He looked like he wanted to say something smart — something about how “you’re trouble,” how “this ain’t how good girls act,” — but all that came out was a rough gasp when you tightened your grip around him again.
The cab was steaming. His shirt was half-off, clinging to his back, skin flushed red all the way down to his collarbones.
And you?
You reached down to the floorboard, plucked the forgotten Pepsi cup, and turned to face him again — bold. Unbothered.
Dead serious.
“Think you can fill it?” you asked, just above a whisper. “Darlin’,” he breathed, “you keep talkin’ like that, and I’ll do it in ten seconds.”
He twitched in your palm, already close, already falling apart.
You kissed his neck. Then slid down between the seats, nestled in the tight space — eyes locked with his the whole damn time. The cup in your hand. His thighs tense on either side of you.
“Just relax,” you said sweetly. “Let me take care of it.”
And then you did.
Your hand moved in tight strokes, wrist flicking with every rise. He was already panting, head back, whispering your name like a prayer he didn’t know he believed in.
“That’s it, baby,” you coaxed. “Give it to me.”
His jaw clenched. He looked down at you, eyes glazed and desperate.
“God—fuck, you’re evil,” he choked out.
You brought the cup up just as his body seized, hips bucking forward, teeth gritted, and he came hard — into the goddamn Pepsi cup.

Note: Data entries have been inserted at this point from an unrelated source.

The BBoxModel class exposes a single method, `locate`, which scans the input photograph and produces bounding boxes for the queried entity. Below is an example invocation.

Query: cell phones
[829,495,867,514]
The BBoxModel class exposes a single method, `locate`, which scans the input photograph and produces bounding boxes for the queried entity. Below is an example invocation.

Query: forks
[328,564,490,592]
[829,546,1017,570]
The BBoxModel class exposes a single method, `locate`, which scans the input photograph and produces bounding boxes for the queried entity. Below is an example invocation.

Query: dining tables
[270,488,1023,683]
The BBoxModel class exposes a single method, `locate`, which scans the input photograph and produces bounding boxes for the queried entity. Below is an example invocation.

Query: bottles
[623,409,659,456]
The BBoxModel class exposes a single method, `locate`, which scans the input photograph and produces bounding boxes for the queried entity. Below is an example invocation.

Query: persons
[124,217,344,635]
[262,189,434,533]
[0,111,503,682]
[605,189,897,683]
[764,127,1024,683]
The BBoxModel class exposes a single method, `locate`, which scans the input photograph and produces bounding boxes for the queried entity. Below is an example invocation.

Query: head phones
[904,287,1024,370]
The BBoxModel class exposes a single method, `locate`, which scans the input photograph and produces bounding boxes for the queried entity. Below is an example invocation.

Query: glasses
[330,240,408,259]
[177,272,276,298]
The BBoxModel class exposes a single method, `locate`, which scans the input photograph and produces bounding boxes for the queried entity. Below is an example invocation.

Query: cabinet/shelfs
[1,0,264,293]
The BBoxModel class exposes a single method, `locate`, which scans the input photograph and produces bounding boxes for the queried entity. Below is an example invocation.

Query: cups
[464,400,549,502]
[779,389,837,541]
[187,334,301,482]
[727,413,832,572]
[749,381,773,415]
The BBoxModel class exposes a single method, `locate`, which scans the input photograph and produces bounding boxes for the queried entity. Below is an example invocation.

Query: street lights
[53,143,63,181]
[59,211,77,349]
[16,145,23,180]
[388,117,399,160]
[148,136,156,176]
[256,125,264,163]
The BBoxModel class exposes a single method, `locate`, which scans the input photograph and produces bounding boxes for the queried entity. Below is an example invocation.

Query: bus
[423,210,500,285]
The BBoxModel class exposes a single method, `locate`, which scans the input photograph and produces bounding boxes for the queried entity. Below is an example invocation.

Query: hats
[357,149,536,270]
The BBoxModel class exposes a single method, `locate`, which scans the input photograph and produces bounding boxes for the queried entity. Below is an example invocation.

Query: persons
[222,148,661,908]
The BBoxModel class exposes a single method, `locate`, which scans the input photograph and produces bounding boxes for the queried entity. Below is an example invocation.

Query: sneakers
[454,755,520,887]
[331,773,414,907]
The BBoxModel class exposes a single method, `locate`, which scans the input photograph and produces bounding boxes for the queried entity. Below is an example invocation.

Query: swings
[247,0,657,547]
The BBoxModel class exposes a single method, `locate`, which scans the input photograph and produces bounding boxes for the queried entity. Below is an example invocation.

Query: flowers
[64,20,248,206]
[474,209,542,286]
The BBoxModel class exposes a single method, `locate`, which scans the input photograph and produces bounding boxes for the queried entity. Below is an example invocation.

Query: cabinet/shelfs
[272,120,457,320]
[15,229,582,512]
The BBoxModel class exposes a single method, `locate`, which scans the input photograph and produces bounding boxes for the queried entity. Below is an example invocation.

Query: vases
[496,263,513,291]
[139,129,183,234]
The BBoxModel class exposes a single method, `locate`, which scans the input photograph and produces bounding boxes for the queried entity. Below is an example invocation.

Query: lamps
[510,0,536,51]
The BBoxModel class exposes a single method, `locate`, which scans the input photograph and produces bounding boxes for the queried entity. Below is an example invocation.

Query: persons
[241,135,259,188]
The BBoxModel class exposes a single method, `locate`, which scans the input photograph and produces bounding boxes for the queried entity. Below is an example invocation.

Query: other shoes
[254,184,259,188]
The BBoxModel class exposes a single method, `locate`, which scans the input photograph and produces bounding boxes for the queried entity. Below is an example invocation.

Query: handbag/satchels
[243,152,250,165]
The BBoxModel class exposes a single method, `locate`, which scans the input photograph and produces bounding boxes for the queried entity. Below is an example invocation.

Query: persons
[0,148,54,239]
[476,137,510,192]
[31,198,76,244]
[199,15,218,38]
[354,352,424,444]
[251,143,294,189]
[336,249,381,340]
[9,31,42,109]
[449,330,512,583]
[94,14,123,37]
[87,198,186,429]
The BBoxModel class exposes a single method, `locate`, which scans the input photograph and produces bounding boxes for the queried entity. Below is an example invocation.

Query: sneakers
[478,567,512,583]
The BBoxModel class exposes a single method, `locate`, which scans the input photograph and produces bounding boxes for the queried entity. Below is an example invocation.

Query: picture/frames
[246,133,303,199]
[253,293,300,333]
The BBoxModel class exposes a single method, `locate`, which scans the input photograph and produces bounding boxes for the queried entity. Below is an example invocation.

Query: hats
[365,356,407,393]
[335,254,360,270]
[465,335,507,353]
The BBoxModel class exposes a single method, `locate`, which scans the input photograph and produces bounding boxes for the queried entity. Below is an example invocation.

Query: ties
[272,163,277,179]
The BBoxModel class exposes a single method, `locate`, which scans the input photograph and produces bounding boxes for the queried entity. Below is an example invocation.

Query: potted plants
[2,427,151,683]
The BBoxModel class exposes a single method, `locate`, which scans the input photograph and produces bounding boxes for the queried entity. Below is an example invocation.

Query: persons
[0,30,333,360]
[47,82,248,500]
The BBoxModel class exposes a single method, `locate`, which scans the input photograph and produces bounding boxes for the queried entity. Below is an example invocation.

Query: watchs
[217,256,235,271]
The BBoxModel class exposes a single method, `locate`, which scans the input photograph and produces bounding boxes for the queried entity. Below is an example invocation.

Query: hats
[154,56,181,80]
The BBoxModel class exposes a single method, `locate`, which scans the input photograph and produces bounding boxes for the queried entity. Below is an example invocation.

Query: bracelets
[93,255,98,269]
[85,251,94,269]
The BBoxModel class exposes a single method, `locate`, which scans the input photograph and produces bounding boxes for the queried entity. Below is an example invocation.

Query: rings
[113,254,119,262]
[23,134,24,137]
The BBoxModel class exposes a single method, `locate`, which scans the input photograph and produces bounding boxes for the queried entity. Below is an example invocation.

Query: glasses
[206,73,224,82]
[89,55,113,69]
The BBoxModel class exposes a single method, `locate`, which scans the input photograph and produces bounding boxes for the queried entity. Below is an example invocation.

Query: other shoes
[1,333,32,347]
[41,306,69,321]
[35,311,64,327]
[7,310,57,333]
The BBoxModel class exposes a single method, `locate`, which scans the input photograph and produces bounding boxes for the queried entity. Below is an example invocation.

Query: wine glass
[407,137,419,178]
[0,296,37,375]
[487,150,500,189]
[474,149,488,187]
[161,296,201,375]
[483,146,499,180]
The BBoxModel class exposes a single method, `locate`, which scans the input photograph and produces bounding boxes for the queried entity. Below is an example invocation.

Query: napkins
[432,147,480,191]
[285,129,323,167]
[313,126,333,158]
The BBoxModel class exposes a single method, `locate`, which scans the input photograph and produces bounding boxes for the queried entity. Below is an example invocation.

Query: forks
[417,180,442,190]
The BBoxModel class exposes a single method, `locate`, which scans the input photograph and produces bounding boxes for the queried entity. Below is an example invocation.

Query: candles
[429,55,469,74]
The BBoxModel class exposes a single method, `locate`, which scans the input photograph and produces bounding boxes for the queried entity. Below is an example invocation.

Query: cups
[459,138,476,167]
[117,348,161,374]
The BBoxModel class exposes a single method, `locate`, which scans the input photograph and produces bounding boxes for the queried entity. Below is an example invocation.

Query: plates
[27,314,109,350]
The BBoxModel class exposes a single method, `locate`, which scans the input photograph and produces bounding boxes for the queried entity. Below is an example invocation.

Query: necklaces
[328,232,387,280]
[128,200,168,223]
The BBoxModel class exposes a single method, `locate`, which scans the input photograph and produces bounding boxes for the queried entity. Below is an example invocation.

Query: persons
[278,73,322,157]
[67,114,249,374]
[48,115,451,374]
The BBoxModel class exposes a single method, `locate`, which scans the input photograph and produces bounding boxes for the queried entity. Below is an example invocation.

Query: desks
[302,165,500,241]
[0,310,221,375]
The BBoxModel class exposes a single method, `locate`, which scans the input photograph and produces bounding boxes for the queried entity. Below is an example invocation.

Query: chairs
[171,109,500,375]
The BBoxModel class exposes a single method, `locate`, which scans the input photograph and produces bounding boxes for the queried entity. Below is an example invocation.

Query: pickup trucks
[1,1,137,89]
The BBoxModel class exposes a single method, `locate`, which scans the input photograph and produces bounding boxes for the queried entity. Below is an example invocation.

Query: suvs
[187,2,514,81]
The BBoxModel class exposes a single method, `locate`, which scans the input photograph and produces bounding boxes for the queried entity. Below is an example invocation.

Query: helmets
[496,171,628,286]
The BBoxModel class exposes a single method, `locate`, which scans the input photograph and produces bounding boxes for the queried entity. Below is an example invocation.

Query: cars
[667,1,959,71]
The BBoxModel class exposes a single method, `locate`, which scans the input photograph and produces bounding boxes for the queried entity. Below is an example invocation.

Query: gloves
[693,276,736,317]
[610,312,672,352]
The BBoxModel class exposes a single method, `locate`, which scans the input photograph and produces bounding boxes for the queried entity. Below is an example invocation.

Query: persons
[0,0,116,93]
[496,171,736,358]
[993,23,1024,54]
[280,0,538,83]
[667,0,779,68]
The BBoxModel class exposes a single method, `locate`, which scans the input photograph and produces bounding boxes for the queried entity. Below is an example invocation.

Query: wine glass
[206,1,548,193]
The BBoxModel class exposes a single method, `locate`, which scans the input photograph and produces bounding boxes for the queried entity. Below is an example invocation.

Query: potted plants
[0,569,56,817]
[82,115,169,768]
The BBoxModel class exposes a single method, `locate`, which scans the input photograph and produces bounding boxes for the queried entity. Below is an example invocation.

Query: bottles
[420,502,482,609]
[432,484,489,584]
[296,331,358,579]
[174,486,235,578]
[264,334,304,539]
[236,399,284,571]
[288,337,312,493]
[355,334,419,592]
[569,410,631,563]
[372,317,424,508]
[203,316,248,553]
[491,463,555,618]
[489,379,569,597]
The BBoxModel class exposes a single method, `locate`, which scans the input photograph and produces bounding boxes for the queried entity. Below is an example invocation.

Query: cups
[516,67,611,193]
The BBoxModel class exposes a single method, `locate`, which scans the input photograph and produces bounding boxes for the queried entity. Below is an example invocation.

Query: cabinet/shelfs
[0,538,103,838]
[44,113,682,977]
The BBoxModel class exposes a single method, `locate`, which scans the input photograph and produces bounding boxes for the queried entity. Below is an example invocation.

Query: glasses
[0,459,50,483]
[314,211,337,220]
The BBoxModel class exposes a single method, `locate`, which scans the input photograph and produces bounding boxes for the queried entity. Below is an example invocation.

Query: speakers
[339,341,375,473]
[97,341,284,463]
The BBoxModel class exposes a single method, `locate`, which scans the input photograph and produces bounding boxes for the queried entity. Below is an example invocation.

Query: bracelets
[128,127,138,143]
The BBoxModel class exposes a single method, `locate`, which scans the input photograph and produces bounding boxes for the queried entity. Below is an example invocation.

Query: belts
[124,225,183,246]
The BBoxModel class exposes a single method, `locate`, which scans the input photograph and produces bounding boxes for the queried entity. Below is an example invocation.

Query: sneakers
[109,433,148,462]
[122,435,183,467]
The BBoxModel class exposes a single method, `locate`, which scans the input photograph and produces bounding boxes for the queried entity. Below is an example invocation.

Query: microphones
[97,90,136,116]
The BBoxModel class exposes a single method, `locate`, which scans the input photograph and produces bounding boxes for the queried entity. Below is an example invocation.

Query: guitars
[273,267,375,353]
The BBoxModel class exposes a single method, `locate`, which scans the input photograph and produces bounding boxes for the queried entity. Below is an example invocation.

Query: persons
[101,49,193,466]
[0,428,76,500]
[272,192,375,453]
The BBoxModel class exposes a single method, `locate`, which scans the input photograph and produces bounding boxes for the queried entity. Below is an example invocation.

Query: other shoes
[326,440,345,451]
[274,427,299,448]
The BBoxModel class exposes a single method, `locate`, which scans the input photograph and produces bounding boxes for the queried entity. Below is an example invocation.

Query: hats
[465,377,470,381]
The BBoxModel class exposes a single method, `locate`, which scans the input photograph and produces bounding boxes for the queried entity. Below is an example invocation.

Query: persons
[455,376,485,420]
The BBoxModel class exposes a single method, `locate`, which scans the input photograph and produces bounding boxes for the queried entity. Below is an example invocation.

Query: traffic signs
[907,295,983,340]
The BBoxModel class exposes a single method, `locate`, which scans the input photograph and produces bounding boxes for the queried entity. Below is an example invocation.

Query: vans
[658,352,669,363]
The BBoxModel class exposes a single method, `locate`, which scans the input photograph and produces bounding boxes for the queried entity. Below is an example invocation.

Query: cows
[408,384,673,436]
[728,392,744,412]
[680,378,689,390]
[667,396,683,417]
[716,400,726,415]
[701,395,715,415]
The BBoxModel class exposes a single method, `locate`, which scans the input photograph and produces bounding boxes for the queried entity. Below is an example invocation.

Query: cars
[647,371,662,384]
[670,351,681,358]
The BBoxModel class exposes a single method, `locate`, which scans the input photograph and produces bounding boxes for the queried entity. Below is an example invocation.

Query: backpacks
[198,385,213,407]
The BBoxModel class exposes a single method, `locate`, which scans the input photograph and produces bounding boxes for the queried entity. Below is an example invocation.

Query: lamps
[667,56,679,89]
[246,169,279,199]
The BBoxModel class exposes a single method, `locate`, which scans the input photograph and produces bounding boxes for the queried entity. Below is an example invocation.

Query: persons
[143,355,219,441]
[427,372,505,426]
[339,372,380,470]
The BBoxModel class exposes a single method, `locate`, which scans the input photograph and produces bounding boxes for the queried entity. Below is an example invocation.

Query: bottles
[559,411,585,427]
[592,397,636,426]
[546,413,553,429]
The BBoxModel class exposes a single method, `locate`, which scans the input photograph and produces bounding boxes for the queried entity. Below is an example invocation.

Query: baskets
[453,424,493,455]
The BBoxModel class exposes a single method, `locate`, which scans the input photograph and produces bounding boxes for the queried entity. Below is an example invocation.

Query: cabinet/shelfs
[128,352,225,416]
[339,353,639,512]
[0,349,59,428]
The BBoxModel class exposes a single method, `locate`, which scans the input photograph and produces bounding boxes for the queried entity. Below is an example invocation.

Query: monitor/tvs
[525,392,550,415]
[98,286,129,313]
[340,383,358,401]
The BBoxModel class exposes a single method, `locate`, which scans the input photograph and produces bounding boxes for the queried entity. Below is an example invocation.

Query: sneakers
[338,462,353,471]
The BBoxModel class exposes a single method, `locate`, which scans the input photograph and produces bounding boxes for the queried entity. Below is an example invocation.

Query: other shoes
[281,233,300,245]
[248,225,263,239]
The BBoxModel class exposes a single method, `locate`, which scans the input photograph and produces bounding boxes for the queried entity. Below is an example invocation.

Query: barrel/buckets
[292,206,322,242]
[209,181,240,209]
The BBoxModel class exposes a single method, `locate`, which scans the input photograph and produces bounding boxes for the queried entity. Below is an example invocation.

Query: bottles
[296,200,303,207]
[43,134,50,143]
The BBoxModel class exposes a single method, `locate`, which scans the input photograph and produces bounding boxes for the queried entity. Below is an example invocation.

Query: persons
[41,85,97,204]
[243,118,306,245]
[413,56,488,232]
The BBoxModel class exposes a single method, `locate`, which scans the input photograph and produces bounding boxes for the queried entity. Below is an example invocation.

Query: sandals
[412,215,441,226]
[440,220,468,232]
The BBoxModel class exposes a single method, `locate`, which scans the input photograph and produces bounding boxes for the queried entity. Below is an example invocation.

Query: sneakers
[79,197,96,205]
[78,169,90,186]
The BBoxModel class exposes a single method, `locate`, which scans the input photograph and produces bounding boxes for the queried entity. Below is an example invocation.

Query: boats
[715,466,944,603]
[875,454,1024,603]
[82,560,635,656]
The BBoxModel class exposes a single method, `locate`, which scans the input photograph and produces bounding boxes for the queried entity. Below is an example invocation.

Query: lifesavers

You held it steady. Like it was sacred.
The silence afterward was broken only by his ragged breathing and the faint slosh of melted ice.
You pulled back, glanced at the cup.
“Guess it’s not diet anymore,” you said, smirking.
He groaned. Covered his face with both hands.
“You are going to hell.” “So are you,” you said, crawling back into his lap. “Might as well ride there together.” “Jesus Christ.” “He’s not in this truck tonight, sweetheart.”
You were still straddling him in the driver’s seat, your thighs resting over his jeans, your cheek pressed to his damp collarbone. The air inside the truck had gone still — quiet but charged. Your breath synced up with his, shallow at first, then slow.
The Pepsi cup sat abandoned in the holder again, this time full of sins no amount of holy water could rinse away.
Rhett’s hands were on your lower back. Barely moving. Just holding. As if now that he had you close, he wasn’t entirely sure how to let go.
You brushed sweaty strands of hair off his forehead, your touch featherlight. “You okay?”
He didn’t answer right away. Just let out a breath — not sharp, not amused, just tired. Bone-deep.
“I’m gonna need a minute,” he rasped, voice gravel-thick. “That was…”
He didn’t finish the sentence.
Didn’t need to.
His arms tightened around your waist instead, pulling you impossibly closer, like he could hide you in his chest if he just held you hard enough.
You rested your temple against his and let the silence stretch. He didn’t pull away. Didn’t shift.
“Rhett…” you began gently. “Let me talk, darlin’,” he cut in. Not harsh. Just… raw. “Let me just say it.”
You nodded.
He looked at you like he wasn’t sure if he was still dreaming.
“I don’t want this to be just a thing that happened once. Not just ‘cause I had a bad week. Not just some dirty secret we laugh about later.”
You blinked. Sat up slightly. Watched him.
His eyes were red around the edges. Not from tears — from being exhausted and too tightly wound for too damn long.
“I know I’m not the easiest man to be around,” he said. “I keep shit bottled up. I act like I don’t care. But I do. About you. More than I should’ve let happen.”
You reached up, cupped his jaw, thumb grazing the soft stubble along his cheek.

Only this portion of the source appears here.